Media matters – then and now

By Joe Coffey / The Fifth Estate

[Ed. note: This is the first edition of a new monthly media column by CBJ contributor Joe Coffey.]

Nearly 15 years ago, the Corridor Business Jour­nal’s first issue debuted, along with its first col­umn devoted to the business of media. CBJ founders John and Aspen Lohman knew the me­dia landscape was turning inside out, and felt it worth paying attention to via a weekly column.

2004 was a time for exploring new platforms, new ways to communicate en masse and new marketing opportunities here in the Corridor and everywhere else.

The column was called “The Fifth Estate,” which was a reference to the U.S. media’s role as a fourth estate, serving the public while watching over our country’s three branches of government. Someone has to watch over the media as it watch­es over and reports on the government, right?

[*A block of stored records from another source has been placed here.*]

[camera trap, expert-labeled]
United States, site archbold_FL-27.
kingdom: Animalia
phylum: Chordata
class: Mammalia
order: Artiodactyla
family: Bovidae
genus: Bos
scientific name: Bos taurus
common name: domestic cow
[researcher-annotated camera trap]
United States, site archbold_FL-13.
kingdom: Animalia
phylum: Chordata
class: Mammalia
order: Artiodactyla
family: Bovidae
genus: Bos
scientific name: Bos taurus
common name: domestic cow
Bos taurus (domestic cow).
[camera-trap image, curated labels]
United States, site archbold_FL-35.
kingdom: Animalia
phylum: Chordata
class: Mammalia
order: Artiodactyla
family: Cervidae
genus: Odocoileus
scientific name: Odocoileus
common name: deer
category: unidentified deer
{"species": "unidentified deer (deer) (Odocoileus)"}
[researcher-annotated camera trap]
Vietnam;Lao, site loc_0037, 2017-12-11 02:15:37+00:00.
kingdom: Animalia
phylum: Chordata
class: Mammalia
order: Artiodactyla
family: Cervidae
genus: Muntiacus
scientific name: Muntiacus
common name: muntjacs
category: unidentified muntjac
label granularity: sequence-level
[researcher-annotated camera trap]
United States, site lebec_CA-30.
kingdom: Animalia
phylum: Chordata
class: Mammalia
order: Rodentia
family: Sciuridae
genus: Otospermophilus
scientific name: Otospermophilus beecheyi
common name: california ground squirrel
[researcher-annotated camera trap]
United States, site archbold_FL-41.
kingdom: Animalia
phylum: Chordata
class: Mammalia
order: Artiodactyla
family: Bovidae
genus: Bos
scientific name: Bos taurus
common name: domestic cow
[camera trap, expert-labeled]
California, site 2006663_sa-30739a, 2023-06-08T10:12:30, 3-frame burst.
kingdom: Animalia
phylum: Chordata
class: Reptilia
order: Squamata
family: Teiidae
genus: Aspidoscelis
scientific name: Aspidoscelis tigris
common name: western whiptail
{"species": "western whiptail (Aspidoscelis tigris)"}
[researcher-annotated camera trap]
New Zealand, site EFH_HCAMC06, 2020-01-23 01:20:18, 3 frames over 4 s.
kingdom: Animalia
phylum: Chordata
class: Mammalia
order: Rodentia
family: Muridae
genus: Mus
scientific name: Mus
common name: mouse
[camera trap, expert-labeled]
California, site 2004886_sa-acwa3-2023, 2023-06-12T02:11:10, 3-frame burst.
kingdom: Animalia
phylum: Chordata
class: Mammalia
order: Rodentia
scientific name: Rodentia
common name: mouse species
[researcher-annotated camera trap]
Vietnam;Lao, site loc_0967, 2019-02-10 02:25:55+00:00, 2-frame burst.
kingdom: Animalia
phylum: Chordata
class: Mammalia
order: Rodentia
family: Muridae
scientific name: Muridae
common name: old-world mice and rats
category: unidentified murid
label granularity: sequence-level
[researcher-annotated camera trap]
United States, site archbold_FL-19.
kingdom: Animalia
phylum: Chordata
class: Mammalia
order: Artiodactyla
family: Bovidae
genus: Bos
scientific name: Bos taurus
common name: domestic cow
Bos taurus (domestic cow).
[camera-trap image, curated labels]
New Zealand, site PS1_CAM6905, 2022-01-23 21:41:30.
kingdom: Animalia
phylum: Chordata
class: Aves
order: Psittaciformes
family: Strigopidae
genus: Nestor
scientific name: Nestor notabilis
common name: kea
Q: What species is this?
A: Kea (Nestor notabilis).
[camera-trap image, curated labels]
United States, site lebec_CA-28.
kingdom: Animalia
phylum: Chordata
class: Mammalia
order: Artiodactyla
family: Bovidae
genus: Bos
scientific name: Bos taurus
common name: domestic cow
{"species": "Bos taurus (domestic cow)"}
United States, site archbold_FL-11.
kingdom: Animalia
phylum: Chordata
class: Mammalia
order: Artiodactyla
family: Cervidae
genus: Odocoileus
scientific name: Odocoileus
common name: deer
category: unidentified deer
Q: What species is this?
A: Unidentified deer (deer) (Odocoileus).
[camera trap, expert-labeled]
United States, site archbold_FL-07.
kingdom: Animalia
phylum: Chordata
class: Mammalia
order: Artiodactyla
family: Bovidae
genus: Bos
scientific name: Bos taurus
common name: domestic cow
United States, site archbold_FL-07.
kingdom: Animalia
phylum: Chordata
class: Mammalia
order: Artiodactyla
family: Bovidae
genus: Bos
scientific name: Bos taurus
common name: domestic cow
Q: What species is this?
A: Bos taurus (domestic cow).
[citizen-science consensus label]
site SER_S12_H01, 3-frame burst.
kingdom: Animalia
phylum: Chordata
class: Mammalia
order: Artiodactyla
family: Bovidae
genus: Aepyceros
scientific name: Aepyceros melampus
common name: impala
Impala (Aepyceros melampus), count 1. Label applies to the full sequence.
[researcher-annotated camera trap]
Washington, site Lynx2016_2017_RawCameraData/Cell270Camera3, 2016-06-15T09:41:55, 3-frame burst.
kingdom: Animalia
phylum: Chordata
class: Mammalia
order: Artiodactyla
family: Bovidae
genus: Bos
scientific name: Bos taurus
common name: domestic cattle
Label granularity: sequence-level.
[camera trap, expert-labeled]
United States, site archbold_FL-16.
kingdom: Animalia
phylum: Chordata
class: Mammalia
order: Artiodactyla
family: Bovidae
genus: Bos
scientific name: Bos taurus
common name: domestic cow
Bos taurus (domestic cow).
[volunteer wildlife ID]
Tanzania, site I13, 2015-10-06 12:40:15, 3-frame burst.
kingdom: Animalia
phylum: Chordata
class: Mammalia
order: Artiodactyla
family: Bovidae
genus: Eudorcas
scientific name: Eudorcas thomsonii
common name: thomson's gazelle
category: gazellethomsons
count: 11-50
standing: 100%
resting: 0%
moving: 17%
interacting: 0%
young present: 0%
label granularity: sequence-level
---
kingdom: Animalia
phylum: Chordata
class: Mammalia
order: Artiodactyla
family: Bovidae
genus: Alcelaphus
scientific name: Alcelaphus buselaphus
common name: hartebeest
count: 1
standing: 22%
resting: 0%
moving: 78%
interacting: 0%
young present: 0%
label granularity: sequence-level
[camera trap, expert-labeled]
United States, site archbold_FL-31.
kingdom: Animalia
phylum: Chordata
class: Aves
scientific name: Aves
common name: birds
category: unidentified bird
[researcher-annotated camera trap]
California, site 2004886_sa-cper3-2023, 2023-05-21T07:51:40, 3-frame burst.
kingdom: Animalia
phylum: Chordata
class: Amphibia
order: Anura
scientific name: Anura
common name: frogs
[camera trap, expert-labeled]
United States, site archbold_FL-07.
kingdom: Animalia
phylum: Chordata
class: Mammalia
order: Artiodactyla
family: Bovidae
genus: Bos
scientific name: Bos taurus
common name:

I authored that first media column and went on to make a habit of taking our local TV stations and newspapers to task when they did something poorly. As a former news anchor for KCRG and a Ph.D. student in journalism and mass communi­cation at the University of Iowa, I did my best to apply an ombudsperson’s eye to our local media while shedding light on the evolving role, power and rights of media consumers.

I would go on to write 134 Fifth Estate columns. Over that time, I examined the ridiculousness of local TV news “sweeps” reporting that sought to boost Nielsen ratings. I wrote about sticky issues involving The Gazette and the Press-Citizen. I ex­amined how William Shatner punk’d our local media with his Riverside reality show ruse, and shed light on KGAN parent Sinclair Broadcast Group’s reputation. I explored why local print news was doing so poorly online. I celebrated that local radio wasn’t dead yet. I even dinged the CBJ a time or two when it was warranted.

The column covered much more than local media happenings, of course — a scope necessi­tated by the fact that the CBJ launched in argu­ably the most significant year in the history of modern media.

MySpace had debuted that January. A month later, the Super Bowl’s halftime show broadcast the infamous “wardrobe malfunction,” making Janet Jackson the most searched term, event and image in internet history. Ms. Jackson’s breast was quickly the most recorded and re-watched thing in Tivo’s history. In fact, the fervor to somehow deliver access to such a video clip on demand is what gave Jawed Karim the idea to co-create YouTube a year later.

Harvard sophomore Mark Zuckerberg launched the first iteration of Facebook on Feb. 1, 2004. A few days later we learned there weren’t any actual weapons of mass destruction, while 60 Minutes II got duped into perpetuating false news about President George W. Bush’s service in the Texas Air National Guard based on forged documents — and this was before the term “fake news” was commonplace.

Thanks to the internet, we were able to take our desire for gritty news, community and news-re­lated humor into our own hands. Strange photos from Abu Ghraib prison awaited. The fast-mov­ing legalization of gay marriage was being orga­nized online. Howard Dean’s strange whoop got replayed and remixed into internet death territo­ry, taking his presidential candidacy with it.

We were completely enthralled by what the in­ternet could do for us, or perhaps to us. It’s only fitting that Google went public in 2004, right after Barack Obama delivered the Democratic National Committee keynote that launched the rising political star’s trajectory even higher. We haven’t questioned the internet’s version of high ROI with a quick turnaround since. In fact, we crave and depend on it.

I’m honored to write about media happen­ings for the CBJ again. I’ll argue that we’re facing another 2004-type of year in terms of changing media consumption needs and perhaps more watershed moments and technologies that could change everything. Media audiences are the prod­ucts now. Media-churned truths and facts are not only subjective, but highly questionable from the start. The next platforms are being designed with­in a framework of planned obsolescence. What happens when acts of journalism can’t even get noticed on the dominating “smart” devices that are increasingly engineered to merely trigger do­pamine loops? The Fifth Estate is needed now more than ever.

Joe Coffey is the owner of Coffey Grande Studios.